■ **REQUIRED TASK A**: In the passage on Jesus as Advocate below, list every person named by name, excluding God.

■ **GIVEN TEXT**:
That’s why Advocate is just as important. It was a court word used by the person who spoke up for the accused. The word means to stand side by side, right next to the other person, the accused. When you are in a court of law and being accused of something, you, as the defendant, don’t speak. The lawyer, the advocate, speaks for you. He understands the law and understands the case.

What John is trying to tell us is that when we sin, not if we sin, we have an Advocate who has an open-and-shut case on our behalf. It’s not how good we are or how many successful sinless days we have. It’s that our Advocate, Jesus, shows the smoking-gun evidence of why we are innocent: His blood. His shed blood was spilled on our behalf. We don’t say a word because the blood speaks for itself. We are found innocent and propitiated at that moment.

Charles Spurgeon tells us why this is beyond the courts of men and for the court of heaven and why being good or moral isn’t enough: “Morality may keep you out of jail, but it takes the blood of Jesus Christ to keep you out of hell.” Like the old hymn says, “What can wash away my sin? Nothing but the blood of Jesus. What can make me whole again? Nothing but the blood of Jesus.”

As a Christian, I am not sinless, but when I become a Christian, I will sin less and less. But I still sin and need something to fall on and into. We fall into our great Advocate, Jesus. After we get saved, we must not forget our greatest safety device, the blood of Jesus. We have an Advocate, and that Advocate has an open-and-shut case. The best thing we can do is keep our mouth shut and let Him present that case to God on our behalf.

■ **DATASET RECORDS**:
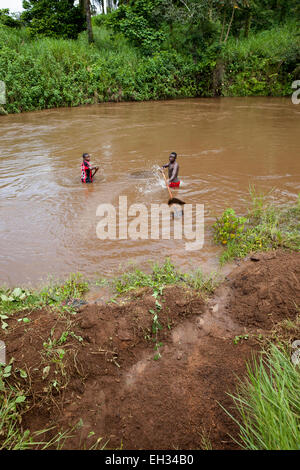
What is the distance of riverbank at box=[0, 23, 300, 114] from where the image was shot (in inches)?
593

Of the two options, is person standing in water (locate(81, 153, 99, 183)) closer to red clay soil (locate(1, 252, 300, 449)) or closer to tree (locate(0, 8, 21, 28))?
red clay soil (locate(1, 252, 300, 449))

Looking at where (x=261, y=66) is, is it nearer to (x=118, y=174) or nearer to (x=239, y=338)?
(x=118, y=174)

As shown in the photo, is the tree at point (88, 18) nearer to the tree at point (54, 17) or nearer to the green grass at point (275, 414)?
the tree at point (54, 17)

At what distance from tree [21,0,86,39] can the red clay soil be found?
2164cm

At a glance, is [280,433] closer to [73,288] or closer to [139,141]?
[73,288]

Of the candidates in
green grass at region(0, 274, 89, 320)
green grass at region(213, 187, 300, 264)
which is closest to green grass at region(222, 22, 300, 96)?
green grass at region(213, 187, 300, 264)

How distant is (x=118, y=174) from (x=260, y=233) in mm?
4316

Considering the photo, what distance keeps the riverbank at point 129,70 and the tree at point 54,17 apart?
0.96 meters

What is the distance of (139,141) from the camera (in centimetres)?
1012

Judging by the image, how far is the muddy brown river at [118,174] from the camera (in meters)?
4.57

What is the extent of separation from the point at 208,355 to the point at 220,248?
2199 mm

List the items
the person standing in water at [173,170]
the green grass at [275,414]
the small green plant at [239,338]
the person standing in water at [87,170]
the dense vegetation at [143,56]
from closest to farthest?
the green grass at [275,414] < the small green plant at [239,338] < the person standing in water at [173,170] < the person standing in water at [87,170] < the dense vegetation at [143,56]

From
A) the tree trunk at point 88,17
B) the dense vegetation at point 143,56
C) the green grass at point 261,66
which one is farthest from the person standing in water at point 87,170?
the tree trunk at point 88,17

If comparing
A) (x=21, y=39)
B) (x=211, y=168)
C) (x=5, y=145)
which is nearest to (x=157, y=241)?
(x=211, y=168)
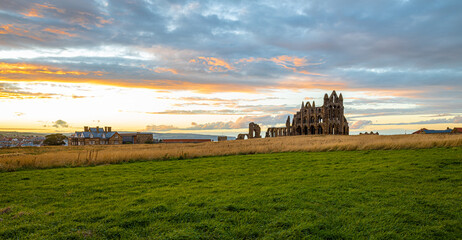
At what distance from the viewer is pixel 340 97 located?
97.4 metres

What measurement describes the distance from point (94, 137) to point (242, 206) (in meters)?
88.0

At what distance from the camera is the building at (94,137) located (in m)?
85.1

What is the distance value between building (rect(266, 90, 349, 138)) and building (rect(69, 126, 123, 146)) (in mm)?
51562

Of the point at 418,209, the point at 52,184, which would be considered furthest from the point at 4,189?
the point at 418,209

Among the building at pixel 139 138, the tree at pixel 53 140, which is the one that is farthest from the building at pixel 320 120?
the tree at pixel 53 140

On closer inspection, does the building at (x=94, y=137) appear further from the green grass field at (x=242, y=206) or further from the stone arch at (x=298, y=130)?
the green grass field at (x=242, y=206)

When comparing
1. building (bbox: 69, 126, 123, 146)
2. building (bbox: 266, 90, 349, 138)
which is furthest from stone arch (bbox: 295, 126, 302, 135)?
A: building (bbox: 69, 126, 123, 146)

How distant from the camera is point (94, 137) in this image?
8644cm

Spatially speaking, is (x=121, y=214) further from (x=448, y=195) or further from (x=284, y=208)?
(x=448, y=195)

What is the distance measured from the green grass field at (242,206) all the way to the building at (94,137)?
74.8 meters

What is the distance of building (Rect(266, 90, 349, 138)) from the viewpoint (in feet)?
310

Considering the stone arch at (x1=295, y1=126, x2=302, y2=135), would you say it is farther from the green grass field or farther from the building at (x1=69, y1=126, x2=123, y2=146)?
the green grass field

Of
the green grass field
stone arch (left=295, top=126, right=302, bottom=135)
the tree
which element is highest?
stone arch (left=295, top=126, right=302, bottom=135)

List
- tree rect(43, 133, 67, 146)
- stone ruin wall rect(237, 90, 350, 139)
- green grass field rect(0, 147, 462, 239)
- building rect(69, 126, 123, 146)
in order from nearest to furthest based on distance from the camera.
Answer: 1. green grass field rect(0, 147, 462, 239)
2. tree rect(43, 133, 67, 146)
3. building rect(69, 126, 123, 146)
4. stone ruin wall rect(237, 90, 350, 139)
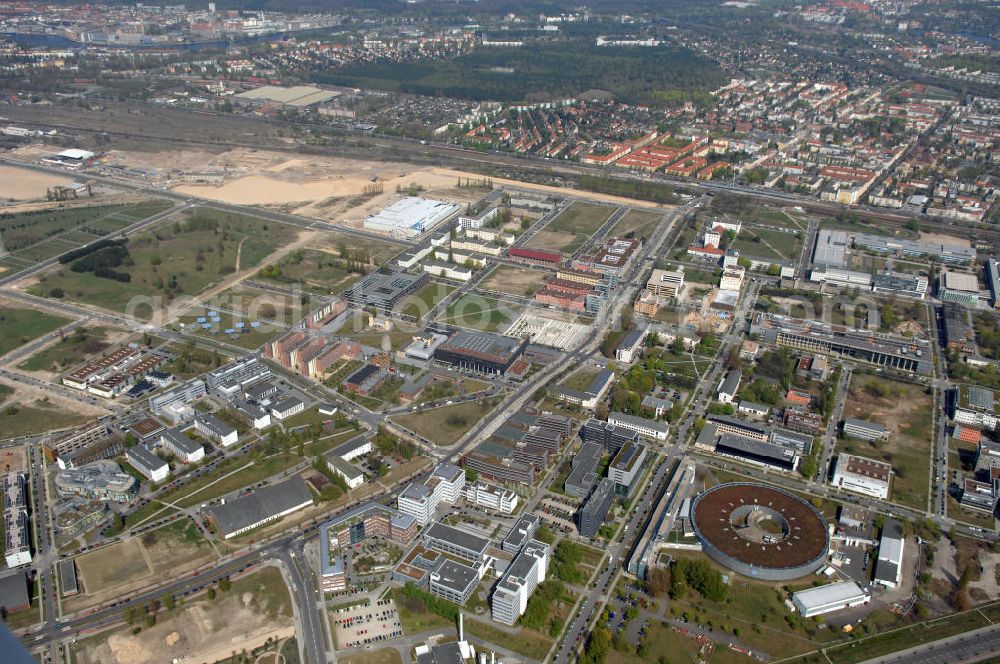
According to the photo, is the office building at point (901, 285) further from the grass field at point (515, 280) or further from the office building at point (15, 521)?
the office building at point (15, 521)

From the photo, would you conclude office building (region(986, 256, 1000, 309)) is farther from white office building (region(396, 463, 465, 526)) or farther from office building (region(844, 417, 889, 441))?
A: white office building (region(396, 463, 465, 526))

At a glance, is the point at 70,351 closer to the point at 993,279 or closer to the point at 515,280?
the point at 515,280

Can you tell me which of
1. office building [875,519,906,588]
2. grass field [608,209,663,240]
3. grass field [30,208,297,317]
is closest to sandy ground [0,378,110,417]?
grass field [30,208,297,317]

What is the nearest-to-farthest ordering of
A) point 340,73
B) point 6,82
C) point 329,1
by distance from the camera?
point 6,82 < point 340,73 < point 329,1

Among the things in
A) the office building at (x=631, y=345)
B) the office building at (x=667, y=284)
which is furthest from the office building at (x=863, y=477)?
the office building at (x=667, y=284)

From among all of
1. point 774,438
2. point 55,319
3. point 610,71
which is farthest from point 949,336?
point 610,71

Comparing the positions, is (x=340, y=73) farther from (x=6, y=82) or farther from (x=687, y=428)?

■ **REQUIRED TASK B**: In the entries, copy everything from the line that contains "Of the point" down to the line that contains "A: building (bbox: 69, 126, 123, 146)", with both of those lines included.

■ **FINAL ANSWER A**: John, Jesus (also called Jesus Christ), Charles Spurgeon

■ **FINAL ANSWER B**:
Of the point at 418,209, the point at 52,184, which would be considered furthest from the point at 4,189?
the point at 418,209

Among the building at pixel 139 138, the tree at pixel 53 140, which is the one that is farthest from the building at pixel 320 120?
the tree at pixel 53 140

On closer inspection, does the building at (x=94, y=137) appear further from the green grass field at (x=242, y=206) or further from the stone arch at (x=298, y=130)?
the green grass field at (x=242, y=206)

When comparing
1. building (bbox: 69, 126, 123, 146)
2. building (bbox: 266, 90, 349, 138)
which is furthest from stone arch (bbox: 295, 126, 302, 135)?
A: building (bbox: 69, 126, 123, 146)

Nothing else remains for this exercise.